The trustees of Roxbury Latin School in Boston, New England, met a month ago to fill a vacancy on their board, and among the alumni suggested as possibilities was James Bryant Conant. They rejected him on the ground that he wasn't well enough known. Three weeks later he was made president of Harvard, and were their faces red!

Scientists were just about as much surprised as the Roxbury trustees. Among his colleagues, Professor Conant has always been regarded as one who would be faithful to science forever, a dashing and daring fellow rather than a plodder, a little unorthodox, perhaps, but wedded to chemistry. "Why on earth--?" asked his intimates. "I guess it's my sense of adventure," he replied. It is generally agreed he is a great loss to science. In research, his guesses at explanations and results were uncannily accurate. His students claimed, a bit resentfully, that he had an intuitive flair for chemistry, as some men have a flair for chemistry, as some men have a flair for music or verse. He worked here and there in half a dozen scattered fields, but any feeling that he was dilettantish in any is not justified by the sober worth of more than a hundred scientific papers he has written. He has been interested in chemistry since he was fourteen. At fifteen, while in the Roxbury School, he was giving shows for the neighborhood boys, billing himself as "Young Edison" and charging admission. He turned water into wine, made smells and explosions, and devoted the proceeds to buying new laboratory equipment. In 1915, after he had graduated from Harvard, a rubber company wanted him to be head of a research laboratory in Ohio. He visited their plant and then told them off. "I'm going to be married," he said, "and the kind of woman I'd marry wouldn't live in Ohio. If she did, I wouldn't marry her." He has an intense affection for New England and for Harvard. The girl he was going to marry was the daughter of Professor Richards of Harvard, a Nobel Prize-winner in chemistry. Or that's the girl he did marry, at any rate.

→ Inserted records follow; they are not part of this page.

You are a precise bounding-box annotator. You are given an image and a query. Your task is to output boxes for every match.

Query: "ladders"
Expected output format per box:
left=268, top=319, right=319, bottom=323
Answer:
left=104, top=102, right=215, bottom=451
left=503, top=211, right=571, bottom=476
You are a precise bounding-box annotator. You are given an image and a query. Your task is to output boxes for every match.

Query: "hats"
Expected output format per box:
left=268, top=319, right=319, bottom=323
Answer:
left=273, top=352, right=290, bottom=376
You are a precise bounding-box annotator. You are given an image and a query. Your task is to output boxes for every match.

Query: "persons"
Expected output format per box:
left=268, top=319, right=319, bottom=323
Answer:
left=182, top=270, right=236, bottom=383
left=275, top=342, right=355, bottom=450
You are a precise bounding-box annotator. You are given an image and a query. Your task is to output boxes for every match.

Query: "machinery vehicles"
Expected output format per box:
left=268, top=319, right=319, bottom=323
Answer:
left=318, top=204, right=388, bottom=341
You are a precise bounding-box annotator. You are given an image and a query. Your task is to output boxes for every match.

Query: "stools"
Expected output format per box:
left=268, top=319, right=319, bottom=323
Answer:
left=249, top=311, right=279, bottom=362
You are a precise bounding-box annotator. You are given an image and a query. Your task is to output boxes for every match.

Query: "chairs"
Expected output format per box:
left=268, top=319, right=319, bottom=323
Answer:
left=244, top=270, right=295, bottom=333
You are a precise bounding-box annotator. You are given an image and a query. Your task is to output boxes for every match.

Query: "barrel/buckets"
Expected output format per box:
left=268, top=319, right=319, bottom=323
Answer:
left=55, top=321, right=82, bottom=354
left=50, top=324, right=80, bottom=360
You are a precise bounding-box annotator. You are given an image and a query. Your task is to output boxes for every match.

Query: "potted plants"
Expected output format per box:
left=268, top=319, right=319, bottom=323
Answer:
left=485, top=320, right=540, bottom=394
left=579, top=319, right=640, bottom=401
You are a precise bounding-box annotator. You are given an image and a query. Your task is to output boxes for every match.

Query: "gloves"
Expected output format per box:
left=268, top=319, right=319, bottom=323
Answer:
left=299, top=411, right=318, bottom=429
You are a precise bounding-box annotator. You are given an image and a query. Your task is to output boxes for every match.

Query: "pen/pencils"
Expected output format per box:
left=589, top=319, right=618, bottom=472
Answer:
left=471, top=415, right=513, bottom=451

Conant has never owned an automobile. He likes mountain-climbing, tramping, and beer. He has seen just one movie: "Arrowsmith." He reads the radical publications and was sufficiently interested in economics to investigate thoroughly the Russian five-year plan. He is a member of the Harvard Republican Club but voted for Roosevelt, after considering Thomas. His admiration for the President has grown, and he is gratified that he seeks advice from college professors. --The New Yorker.